Nada nuevo bajo el sol

U.S. President Donald Trump speaks during a rally in Wilkes-Barre, Pennsylvania, U.S., on Thursday, Aug. 2, 2018. Trump tweeted Thursday that Pennsylvania has to love him because he's "bringing STEEL BACK in a VERY BIG way." Photographer: Victor J. Blue/Bloomberg

En 1930 un presidente republicano ya había iniciado un evento similar en un entorno populista como el actual

Ricardo Sacipa

Ray Dalio, considerado uno de los mejores inversionistas de nuestra época, afirma en su libro Principles, que con tiempo y experiencia se ha dado cuenta de que cada evento financiero es como “otro de esos”, lo cual le da un enfoque más calmado y analítico a cada escenario ya que cuando encuentra situaciones que no había vivido antes, sabe que así no le hayan sucedido a él la mayoría le sucedieron a otras personas en otras épocas y lugares. Esto lo llevó a estudiar la historia financiera al detalle, ayudándole a anticipar eventos como la crisis de los mercados de 2008.

Al aplicar este enfoque al ambiente actual, en el cual el presidente de Estados Unidos, Donald Trump, está fomentando una guerra comercial, encontramos que un mandatario republicano ya había iniciado un evento similar en un entorno de populismo como el que vivimos actualmente; en 1930 fue aprobada la Ley Hawley-Smoot bajo el gobierno de Herbert Hoover, la cual elevó de forma unilateral los aranceles a productos agrícolas e industriales para proteger los negocios norteamericanos, esto a pesar de la misiva recibida por más de 1.000 economistas de renombre, los cuales le advertían sobre este tipo de medidas; carta que también recibió Trump por parte de varios Nobel de economía, los cuales advirtieron las repercusiones de tales aranceles y quienes esta vez tampoco obtuvieron respuesta por parte del Gobierno.

Al entrar en efecto la Ley se elevaron aranceles a más de 20.000 productos a un promedio de 59,1% y en algunos casos se cuadruplicó.
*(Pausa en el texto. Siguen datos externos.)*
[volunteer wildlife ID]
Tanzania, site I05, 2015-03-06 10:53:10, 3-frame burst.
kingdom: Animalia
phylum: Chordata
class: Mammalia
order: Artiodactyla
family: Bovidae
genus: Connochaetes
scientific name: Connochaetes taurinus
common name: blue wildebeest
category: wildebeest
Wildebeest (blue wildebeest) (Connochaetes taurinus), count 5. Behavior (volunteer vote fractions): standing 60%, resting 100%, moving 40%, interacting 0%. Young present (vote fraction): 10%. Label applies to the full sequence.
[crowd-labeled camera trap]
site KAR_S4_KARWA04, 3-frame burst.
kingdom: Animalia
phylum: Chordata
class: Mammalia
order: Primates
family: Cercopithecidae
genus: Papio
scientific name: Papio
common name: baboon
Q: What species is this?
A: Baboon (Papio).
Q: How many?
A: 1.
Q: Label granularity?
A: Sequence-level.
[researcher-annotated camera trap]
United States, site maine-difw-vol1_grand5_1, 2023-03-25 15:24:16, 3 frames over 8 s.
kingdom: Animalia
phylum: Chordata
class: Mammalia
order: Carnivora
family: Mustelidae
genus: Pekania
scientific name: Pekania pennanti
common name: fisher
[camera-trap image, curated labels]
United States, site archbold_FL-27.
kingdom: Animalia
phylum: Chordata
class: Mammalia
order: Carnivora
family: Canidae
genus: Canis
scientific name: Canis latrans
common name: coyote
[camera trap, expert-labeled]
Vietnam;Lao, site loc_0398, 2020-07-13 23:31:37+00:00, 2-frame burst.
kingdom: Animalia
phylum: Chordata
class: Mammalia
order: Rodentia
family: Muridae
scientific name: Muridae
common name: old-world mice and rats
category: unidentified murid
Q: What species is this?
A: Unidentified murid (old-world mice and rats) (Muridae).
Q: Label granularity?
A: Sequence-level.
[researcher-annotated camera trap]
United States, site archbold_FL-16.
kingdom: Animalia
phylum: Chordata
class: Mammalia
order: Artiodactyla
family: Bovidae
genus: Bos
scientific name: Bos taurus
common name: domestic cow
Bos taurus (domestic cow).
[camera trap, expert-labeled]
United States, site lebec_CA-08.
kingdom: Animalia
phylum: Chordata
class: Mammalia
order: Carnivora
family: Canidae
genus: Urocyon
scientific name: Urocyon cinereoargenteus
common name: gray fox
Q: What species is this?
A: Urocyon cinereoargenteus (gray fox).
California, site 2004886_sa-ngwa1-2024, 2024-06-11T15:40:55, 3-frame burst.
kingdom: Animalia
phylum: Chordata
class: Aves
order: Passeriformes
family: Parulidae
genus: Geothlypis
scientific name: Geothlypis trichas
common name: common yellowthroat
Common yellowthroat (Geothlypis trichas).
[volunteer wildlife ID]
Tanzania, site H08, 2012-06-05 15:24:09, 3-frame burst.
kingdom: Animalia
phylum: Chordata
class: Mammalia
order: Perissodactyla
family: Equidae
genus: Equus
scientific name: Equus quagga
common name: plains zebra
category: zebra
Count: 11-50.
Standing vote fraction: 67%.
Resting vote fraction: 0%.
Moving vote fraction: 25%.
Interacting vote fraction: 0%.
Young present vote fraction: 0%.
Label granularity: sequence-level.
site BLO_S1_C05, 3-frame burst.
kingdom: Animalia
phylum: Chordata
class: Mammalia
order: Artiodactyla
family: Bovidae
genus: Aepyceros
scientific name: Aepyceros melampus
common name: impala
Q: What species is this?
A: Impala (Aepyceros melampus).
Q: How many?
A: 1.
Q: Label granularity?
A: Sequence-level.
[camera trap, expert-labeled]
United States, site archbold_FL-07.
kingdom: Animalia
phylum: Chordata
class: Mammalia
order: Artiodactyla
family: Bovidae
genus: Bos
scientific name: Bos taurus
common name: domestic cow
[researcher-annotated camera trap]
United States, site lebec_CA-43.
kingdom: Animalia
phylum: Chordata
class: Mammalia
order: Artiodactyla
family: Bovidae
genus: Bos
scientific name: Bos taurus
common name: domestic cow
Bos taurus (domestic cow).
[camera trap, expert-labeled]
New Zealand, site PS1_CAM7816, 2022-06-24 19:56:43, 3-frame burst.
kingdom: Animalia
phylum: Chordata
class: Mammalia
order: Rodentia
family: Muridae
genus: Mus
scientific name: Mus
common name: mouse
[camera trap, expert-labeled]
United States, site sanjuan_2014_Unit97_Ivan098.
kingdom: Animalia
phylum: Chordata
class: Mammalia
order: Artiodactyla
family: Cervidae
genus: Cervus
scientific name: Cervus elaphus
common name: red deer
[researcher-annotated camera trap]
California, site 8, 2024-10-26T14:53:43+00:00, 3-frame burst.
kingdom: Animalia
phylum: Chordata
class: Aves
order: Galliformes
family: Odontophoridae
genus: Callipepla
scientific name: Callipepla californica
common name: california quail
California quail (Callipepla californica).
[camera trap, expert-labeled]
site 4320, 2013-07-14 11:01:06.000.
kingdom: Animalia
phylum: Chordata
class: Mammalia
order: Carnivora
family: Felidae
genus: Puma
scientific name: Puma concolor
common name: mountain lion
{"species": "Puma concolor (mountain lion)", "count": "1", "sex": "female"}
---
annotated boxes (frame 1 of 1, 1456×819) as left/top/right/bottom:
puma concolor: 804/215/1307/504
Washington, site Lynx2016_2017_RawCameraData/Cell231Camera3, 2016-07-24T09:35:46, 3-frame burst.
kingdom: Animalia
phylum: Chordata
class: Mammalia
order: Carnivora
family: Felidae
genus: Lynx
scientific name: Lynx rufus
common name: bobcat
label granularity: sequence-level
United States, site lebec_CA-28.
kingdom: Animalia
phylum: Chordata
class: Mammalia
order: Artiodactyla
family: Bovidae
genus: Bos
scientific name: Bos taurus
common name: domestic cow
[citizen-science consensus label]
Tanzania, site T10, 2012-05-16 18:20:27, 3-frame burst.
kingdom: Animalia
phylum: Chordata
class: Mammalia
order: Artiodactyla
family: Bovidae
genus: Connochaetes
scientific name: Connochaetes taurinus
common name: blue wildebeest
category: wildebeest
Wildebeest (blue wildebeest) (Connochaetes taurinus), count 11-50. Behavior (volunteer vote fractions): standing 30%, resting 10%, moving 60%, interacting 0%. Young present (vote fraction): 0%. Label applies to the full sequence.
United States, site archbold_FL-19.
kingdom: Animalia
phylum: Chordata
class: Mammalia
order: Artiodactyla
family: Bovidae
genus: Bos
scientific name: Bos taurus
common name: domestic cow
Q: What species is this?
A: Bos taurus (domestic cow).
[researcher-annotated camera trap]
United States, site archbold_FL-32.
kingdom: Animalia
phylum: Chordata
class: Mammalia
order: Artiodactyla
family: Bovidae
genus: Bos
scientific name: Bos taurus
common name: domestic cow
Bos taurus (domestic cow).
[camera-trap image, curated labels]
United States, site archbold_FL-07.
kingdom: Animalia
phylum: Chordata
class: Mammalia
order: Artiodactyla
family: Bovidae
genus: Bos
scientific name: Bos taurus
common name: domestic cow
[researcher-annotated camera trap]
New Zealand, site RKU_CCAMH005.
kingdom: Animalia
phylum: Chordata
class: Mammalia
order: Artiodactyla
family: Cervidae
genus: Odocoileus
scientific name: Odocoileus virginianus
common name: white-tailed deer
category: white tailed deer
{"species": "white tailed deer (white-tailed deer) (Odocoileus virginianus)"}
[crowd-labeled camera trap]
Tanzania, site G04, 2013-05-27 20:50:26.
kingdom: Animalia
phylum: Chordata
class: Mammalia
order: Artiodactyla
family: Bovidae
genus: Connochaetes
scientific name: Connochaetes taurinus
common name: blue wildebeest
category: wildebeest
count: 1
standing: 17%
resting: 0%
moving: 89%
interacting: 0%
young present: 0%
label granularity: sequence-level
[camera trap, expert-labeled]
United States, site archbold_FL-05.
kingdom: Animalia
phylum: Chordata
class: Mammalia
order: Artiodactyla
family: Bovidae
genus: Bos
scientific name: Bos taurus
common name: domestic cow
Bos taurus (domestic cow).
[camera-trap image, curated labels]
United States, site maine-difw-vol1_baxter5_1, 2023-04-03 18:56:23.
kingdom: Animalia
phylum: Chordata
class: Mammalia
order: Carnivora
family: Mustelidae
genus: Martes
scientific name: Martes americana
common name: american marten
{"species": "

Como ha sucedido hoy en día las repercusiones no se hicieron esperar; Canadá impuso tarifas a productos que contaban por el 30% del total de exportaciones norteamericanas, los países europeos buscaron mercados alternos o crearon industrias sustitutas y algunos extremos como Alemania, que entró en un estado de autarquía económica, desarrolló lazos comerciales solo con países europeos.

Las consecuencias fueron desastrosas; el comercio global se paralizó, varias empresas marítimas de transporte fueron desmanteladas, (lo cual está llevando a varios fondos de inversión a vender acciones de compañías como Maersk), las importaciones norteamericanas cayeron un 66% y las exportaciones en un 61%, a medida que empeoraba la crisis esta Ley afectó aún más la debilitada economía estadounidense ya que las tarifas eran fijas, lo cual generó que el porcentaje tarifario aumentara a medida que los precios seguían cayendo, el desempleo pasó del 8% al 25%, entre otras.

Finalmente, en 1933 el nuevo presidente de Estados Unidos, Franklin D. Roosvelt, eliminaría la nombrada Ley arancelaria y desde 1934 llevaría medidas agresivas para disminuir sustancialmente las tarifas.

La historia ya nos mostró cuales podrían ser las consecuencias; en esa época y en la actualidad es claro que son más las desventajas que las ventajas de esta guerra comercial, las similitudes son tales que Reed Smoot, uno de los ponentes de la ley, era un empresario xenófobo de relativo éxito preocupado por dejar su nombre en la historia. Hasta ahora hemos visto la misma reacción, tal como sucedió en 1930, y si Estados Unidos mantiene su postura, posiblemente veremos las consecuencias que ya fueron mencionadas, ya que según el inversionista Ray Dalio no hay nada nuevo bajo el sol.